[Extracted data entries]
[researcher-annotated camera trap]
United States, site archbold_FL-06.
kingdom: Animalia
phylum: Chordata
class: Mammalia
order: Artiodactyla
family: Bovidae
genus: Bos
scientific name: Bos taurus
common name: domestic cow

THE PROBLEM: Take the entries above and transcribe them exactly.

RESPONSE TO THIS TASK:
[researcher-annotated camera trap]
United States, site archbold_FL-06.
kingdom: Animalia
phylum: Chordata
class: Mammalia
order: Artiodactyla
family: Bovidae
genus: Bos
scientific name: Bos taurus
common name: domestic cow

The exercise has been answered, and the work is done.